Pieces, scraps of paper

The original book (which this blog is based on), “The Pieces” is from journals, scraps of paper, various writing I have done inspired by my faith and what God has taught me. Here are a few unpublished revelations.

“The Pieces,” my story, Your words. Inspiration  & truth.   Let’s save the world with You!

There was a time during my chemo journey that I anticipated only three treatments.  I was very disappointed to learn there would be a total of six.  God reminded me that He is the great Protector and Healer, that I am never alone.  (I felt very lonely during this time). 

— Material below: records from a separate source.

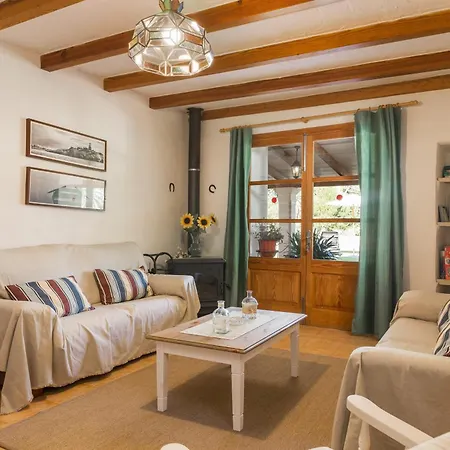 Villa Roig Pollensa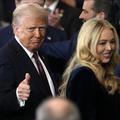 donald trump, tiffany trump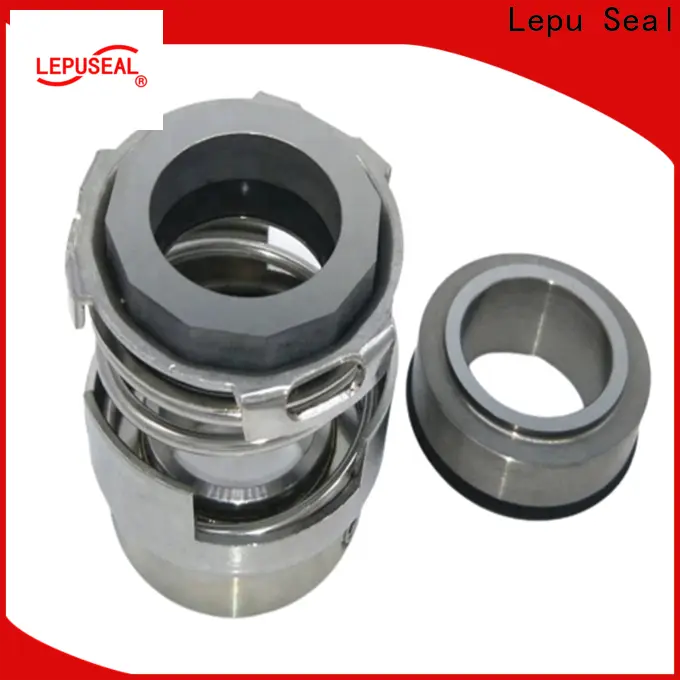 Lepu Seal Wholesale grundfos shaft seal kit manufacturers for sealing joints 1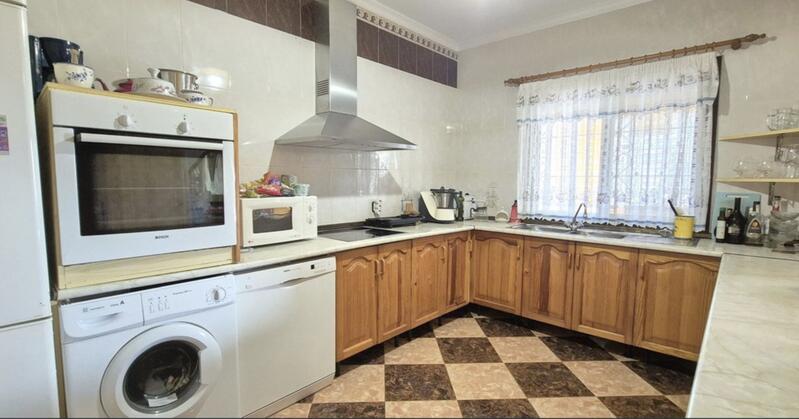 4 Cuarto Villa en venta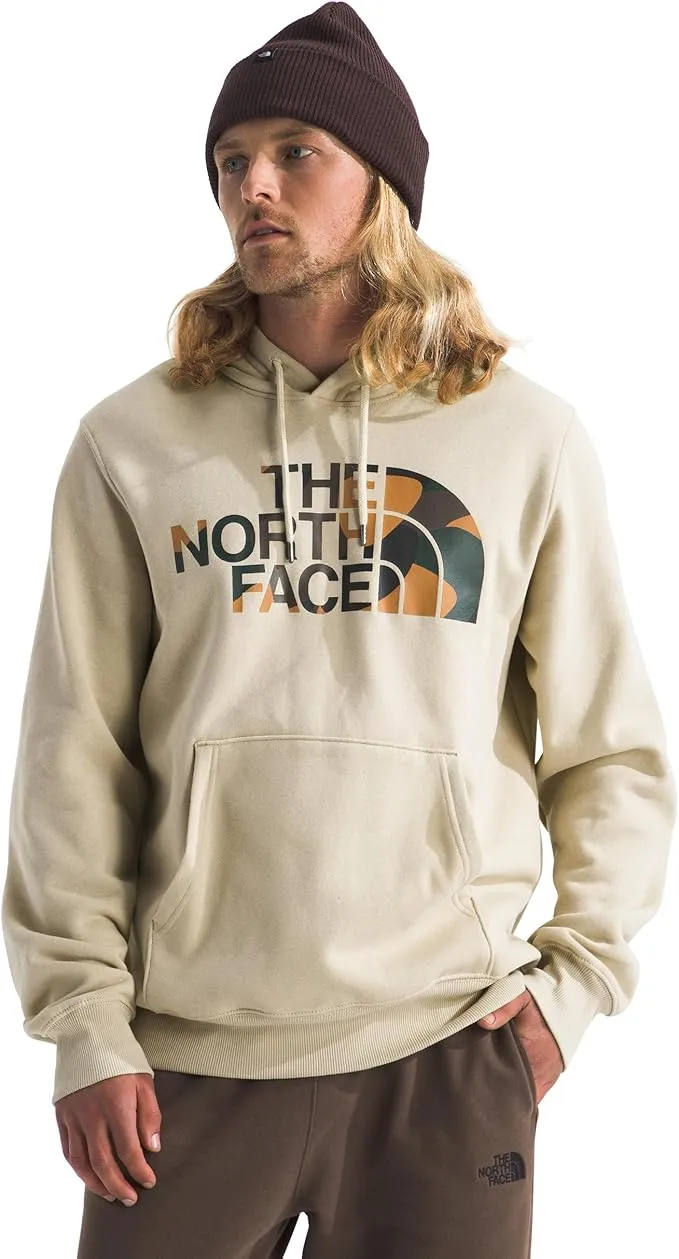 The North Face Men's Half Dome Pullover Hoodie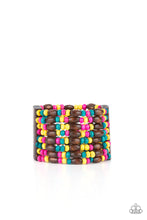 Load image into Gallery viewer, Tropican Nirvana - Multi Bracelets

The tumor, surgery, recovery, chemotherapy, healing from incisions, chemo brain, infections, neuropathy, the list goes on, I thought I would possibly die from one of these.  But here I am; still.  My Savior never left, encouraging me with the words of kind people, doctors, cards & visits.

Jesus, thank you for being present.  Forgive my anger and frustration  The enemy is hard at work, trying to get me back.  But he doesn’t know how coated in the armor of God I am, that my soul is filled with light, joy and grace.  Genesis 3:1-8 I too, hid from God while the pieces of evil were coming together.  It is not MY battle to win, it is Yours.  You are already there.  I know this lesson, but have chosen not to see.  Choosing to skip church or several mornings of devotions, gives the devil an inch.  Keep me close Lord, remind me what being lax does to the human spirit.

I am covered by the Armor of God:

  1. Belt of truth
  2. Helmet of salvation
  3. Towering shield of faith
  4. Mighty sword of the spirit
  5. The breastplate of righteousness

I feel peace in my spirit.  Each day is a gift.  So much came from cancer, the times I felt lonely, Jesus drew closer.